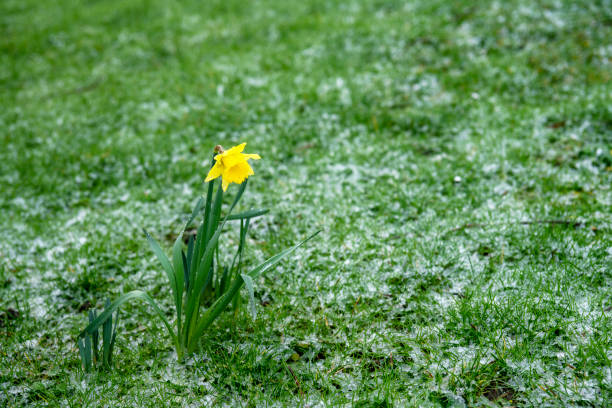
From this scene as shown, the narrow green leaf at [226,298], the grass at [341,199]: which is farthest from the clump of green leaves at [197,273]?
the grass at [341,199]

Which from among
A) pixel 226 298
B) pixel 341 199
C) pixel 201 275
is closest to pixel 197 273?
pixel 201 275

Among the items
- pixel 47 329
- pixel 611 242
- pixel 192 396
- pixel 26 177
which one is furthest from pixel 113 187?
pixel 611 242

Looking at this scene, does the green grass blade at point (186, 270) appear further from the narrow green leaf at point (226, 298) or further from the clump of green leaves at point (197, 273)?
the narrow green leaf at point (226, 298)

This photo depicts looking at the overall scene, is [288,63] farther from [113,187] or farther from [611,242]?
[611,242]

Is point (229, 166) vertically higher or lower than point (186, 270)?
higher

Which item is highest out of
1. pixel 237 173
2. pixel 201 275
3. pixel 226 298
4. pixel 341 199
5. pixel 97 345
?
pixel 237 173

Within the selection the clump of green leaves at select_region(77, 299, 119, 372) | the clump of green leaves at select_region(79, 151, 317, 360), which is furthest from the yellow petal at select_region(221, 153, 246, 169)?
the clump of green leaves at select_region(77, 299, 119, 372)

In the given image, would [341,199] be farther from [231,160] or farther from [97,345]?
[97,345]

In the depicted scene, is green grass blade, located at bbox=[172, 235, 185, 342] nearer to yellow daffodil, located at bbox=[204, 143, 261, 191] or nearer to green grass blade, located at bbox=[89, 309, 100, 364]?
green grass blade, located at bbox=[89, 309, 100, 364]
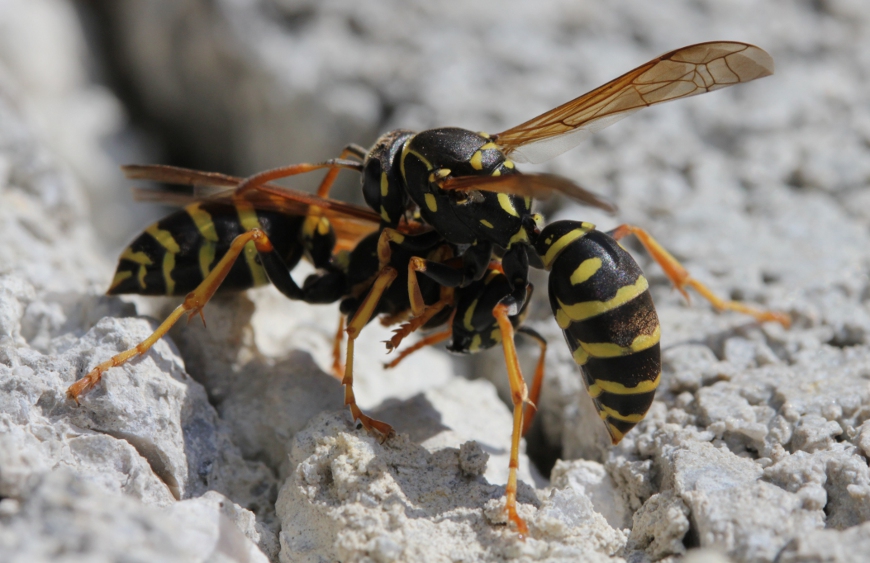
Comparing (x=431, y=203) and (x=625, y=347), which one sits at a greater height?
(x=431, y=203)

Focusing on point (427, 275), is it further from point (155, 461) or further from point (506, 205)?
point (155, 461)

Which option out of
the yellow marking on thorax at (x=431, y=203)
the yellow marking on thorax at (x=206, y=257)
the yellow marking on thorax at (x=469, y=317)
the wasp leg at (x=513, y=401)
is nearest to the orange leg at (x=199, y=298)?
the yellow marking on thorax at (x=206, y=257)

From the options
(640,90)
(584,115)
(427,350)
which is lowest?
(427,350)

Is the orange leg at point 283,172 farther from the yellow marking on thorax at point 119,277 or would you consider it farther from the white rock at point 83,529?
the white rock at point 83,529

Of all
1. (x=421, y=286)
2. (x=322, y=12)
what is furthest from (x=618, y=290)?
(x=322, y=12)

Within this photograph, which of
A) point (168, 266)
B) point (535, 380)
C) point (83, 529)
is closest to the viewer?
point (83, 529)

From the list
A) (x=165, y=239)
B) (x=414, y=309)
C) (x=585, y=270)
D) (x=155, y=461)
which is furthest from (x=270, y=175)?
(x=585, y=270)

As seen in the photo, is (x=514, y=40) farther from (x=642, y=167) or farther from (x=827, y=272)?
(x=827, y=272)
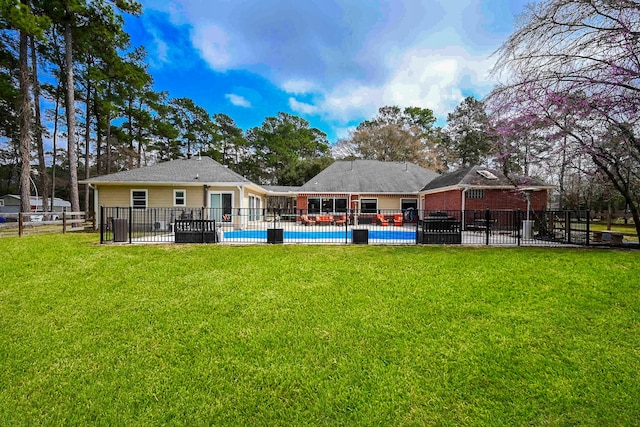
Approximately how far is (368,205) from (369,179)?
8.02ft

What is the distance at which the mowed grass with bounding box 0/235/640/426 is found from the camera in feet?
9.25

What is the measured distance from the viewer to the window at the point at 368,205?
22.8m

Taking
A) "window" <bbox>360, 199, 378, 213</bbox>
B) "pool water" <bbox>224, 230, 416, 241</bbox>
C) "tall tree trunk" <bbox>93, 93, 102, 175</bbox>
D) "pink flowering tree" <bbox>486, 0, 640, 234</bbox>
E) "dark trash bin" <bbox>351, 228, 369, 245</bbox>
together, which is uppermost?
"tall tree trunk" <bbox>93, 93, 102, 175</bbox>

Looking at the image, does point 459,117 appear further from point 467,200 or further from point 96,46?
point 96,46

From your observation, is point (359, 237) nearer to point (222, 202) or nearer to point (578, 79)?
point (578, 79)

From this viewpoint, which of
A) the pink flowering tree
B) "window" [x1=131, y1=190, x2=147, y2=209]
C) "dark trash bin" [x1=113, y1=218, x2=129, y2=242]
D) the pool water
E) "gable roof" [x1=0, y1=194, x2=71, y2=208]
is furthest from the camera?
"gable roof" [x1=0, y1=194, x2=71, y2=208]

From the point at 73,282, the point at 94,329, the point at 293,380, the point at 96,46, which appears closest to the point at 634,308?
the point at 293,380

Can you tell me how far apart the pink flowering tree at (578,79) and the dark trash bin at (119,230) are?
43.1ft

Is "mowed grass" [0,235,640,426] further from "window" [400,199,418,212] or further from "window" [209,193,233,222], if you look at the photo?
"window" [400,199,418,212]

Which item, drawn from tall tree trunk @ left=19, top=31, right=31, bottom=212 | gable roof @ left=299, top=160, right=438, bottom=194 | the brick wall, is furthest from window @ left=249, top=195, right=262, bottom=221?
the brick wall

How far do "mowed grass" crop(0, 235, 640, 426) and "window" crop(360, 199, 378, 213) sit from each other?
15.9 m

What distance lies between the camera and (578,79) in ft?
27.8

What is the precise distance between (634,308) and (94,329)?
8.40 meters

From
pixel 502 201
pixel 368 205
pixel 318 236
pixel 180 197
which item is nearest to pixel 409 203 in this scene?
pixel 368 205
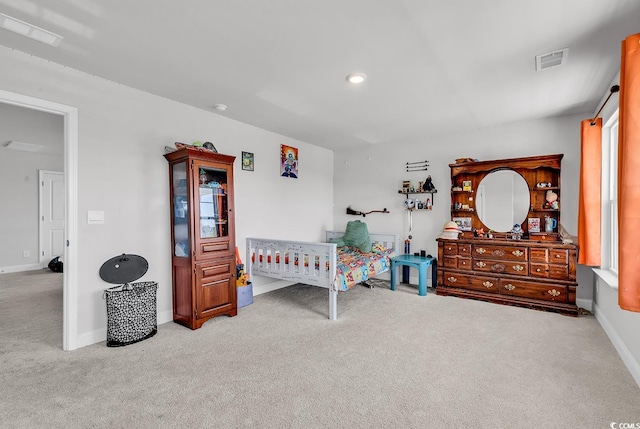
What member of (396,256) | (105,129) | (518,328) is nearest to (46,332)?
(105,129)

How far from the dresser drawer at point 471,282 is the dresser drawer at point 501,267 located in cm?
11

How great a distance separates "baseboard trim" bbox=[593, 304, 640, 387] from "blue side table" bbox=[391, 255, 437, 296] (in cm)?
176

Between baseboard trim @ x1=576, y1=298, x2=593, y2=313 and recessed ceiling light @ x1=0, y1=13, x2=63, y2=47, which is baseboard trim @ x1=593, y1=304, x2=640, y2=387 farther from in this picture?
recessed ceiling light @ x1=0, y1=13, x2=63, y2=47

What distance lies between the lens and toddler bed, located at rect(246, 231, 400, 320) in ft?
11.0

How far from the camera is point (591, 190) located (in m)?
3.06

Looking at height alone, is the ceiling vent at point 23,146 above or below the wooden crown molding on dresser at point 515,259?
above

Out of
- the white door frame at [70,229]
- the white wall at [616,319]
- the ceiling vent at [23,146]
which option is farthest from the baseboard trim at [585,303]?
the ceiling vent at [23,146]

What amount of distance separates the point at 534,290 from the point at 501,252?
1.74ft

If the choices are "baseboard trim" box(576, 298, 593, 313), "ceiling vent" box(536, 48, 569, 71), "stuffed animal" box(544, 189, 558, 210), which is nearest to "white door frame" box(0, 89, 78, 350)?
"ceiling vent" box(536, 48, 569, 71)

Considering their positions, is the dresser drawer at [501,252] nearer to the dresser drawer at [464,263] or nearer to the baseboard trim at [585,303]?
the dresser drawer at [464,263]

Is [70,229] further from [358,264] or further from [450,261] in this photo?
[450,261]

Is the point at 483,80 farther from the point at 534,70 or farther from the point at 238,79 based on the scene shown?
the point at 238,79

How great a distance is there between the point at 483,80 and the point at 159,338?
Result: 3.73 metres

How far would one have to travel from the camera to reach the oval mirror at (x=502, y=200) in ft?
13.3
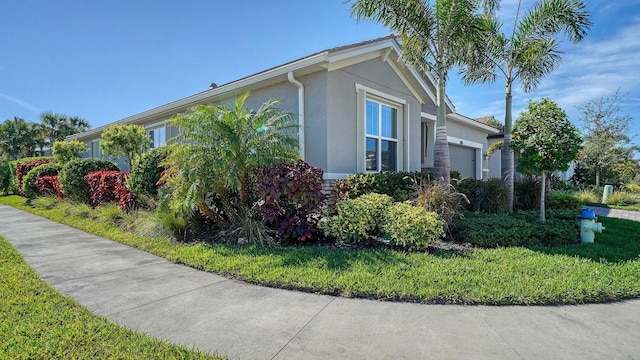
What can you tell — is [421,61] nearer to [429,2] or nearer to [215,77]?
[429,2]

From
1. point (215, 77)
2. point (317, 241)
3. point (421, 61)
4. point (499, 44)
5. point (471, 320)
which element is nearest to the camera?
point (471, 320)

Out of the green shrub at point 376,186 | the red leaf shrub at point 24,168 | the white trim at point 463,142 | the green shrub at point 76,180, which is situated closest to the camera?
the green shrub at point 376,186

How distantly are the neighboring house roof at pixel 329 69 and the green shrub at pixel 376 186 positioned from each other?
3.18 meters

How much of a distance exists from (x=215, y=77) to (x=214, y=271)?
43.4 feet

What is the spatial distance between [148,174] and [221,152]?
3.39 m

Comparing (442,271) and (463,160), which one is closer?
(442,271)

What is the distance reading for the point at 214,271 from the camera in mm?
4941

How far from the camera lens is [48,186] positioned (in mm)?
14102

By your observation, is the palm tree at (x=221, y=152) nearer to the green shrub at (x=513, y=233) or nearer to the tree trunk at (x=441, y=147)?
the tree trunk at (x=441, y=147)

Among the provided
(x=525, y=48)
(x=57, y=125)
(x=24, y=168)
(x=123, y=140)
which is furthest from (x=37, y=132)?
(x=525, y=48)

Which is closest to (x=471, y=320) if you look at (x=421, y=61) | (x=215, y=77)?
(x=421, y=61)

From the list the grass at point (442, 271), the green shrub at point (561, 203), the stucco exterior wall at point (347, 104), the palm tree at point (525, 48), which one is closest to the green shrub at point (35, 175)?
the grass at point (442, 271)

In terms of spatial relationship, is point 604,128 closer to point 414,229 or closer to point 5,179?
point 414,229

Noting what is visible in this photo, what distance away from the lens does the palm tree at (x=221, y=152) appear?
6492 millimetres
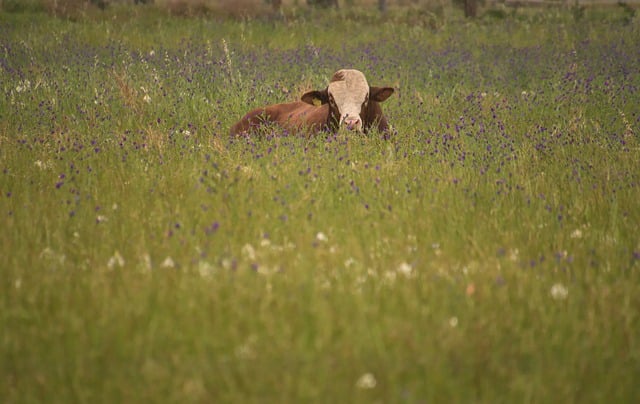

- - - - -

### Problem statement
Collect every line of the entries above that contains the string "observation", matching case exactly.

### Reply to the exercise
From your observation, is point (359, 237) nearer to point (222, 202) or nearer to point (578, 79)?
By your observation, is the palm tree at (x=221, y=152) nearer to the green shrub at (x=513, y=233) or nearer to the tree trunk at (x=441, y=147)?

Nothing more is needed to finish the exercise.